● **TEKS EKSTRAKSI**
# # # # # # #

Presiden Palestina Mahmoud Abbas dari Fatah dan saingannya yang militan, Hamas, masing-masing akan kehilangan mayoritas parlemen jika pemilihan diadakan pada bulan Mei. Kondisi ini memaksa mereka untuk bermitra satu sama lain atau partai yang lebih kecil untuk membentuk pemerintahan, menurut jajak pendapat yang dirilis Selasa.
Abbas telah memutuskan pemilihan umum Palestina pada 22 Mei, yang akan menjadi pemungutan suara umum pertama sejak Hamas menang telak pada 2006.
Prosesnya tampaknya berjalan lancar, tetapi perselisihan antara faksi-faksi yang telah lama berseteru dapat menyebabkan pemungutan suara ditunda atau dibatalkan.
Jajak pendapat oleh Pusat Penelitian Kebijakan dan Survei Palestina menemukan bahwa jika pemilihan diadakan hari ini, Fatah akan memenangkan 43 persen suara dan Hamas akan memenangkan 30 persen, dengan 18 persen pemilih ragu-ragu.
Tapi faksi yang dipimpin oleh Mohammed Dahlan, mantan pemimpin senior Fatah yang berselisih dengan Abbas dan berbasis di Uni Emirat Arab, akan menang 10 persen.
Nasser al-Kidwa, yang dikeluarkan dari Fatah setelah membentuk timnya sendiri, akan menang 7 persen. Mereka terutama akan menarik suara dari Fatah, menurunkan bagiannya menjadi sekitar 30 persen, kata jajak pendapat itu.
PCPSR melakukan wawancara tatap muka dengan 1.200 warga Palestina di seluruh Tepi Barat dan Gaza yang diduduki, dengan margin kesalahan 3 persen.
Direktur PCPSR Khalil Shikaki mengatakan Fatah dipandang paling mampu untuk mengatasi sebagian besar perhatian utama para pemilih, termasuk memulihkan persatuan nasional, meningkatkan ekonomi dan mencabut blokade Israel-Mesir di Gaza yang diberlakukan setelah Hamas mengambil alih kekuasaan pada tahun 2007.
Tapi persaingan internal Fatah bisa melemahkannya saat berhadap-hadapan dengan Hamas yang lebih disiplin dan bersatu.

# # # # # # #

● **RINGKASAN TUGAS 1**
Salin persis bagian artikel tentang jajak pendapat pemilu Palestina, mulai dari "Jajak pendapat oleh" sampai "persen pemilih ragu-ragu.".
Artikel di atas dan daftar berikut merupakan bahan yang terpisah.

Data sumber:
# # # # # # #

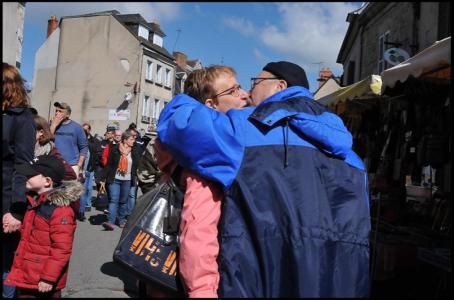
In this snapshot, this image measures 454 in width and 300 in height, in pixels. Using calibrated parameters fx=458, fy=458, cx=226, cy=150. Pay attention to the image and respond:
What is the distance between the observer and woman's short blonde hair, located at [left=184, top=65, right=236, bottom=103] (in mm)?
2211

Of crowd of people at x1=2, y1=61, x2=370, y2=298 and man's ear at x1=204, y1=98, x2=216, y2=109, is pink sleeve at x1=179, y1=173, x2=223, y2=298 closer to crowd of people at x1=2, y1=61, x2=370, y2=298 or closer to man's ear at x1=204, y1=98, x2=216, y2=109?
crowd of people at x1=2, y1=61, x2=370, y2=298

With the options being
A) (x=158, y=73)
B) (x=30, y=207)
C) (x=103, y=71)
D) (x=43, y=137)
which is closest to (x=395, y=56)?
(x=43, y=137)

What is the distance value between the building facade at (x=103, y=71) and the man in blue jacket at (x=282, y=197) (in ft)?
112

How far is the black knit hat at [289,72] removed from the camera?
1975mm

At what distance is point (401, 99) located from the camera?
6.36m

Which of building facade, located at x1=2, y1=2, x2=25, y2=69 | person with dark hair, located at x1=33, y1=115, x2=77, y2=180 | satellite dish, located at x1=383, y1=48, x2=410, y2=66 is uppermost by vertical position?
satellite dish, located at x1=383, y1=48, x2=410, y2=66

# # # # # # #

● **RINGKASAN TUGAS 2**
Sajikan hanya bagian daftar dari baris yang memuat "Which of building" sampai akhir daftar sebagai CSV dua kolom bernama kueri dan hasil, satu baris untuk setiap entri. Tempatkan teks entri dan jawabannya masing-masing dalam satu bidang berkutip, dengan jeda baris diganti spasi.

● **TANGGAPAN 1**
Jajak pendapat oleh Pusat Penelitian Kebijakan dan Survei Palestina menemukan bahwa jika pemilihan diadakan hari ini, Fatah akan memenangkan 43 persen suara dan Hamas akan memenangkan 30 persen, dengan 18 persen pemilih ragu-ragu.

● **TANGGAPAN 2**
kueri,hasil
"Which of building facade, located at x1=2, y1=2, x2=25, y2=69 | person with dark hair, located at x1=33, y1=115, x2=77, y2=180 | satellite dish, located at x1=383, y1=48, x2=410, y2=66 is uppermost by vertical position?","satellite dish, located at x1=383, y1=48, x2=410, y2=66"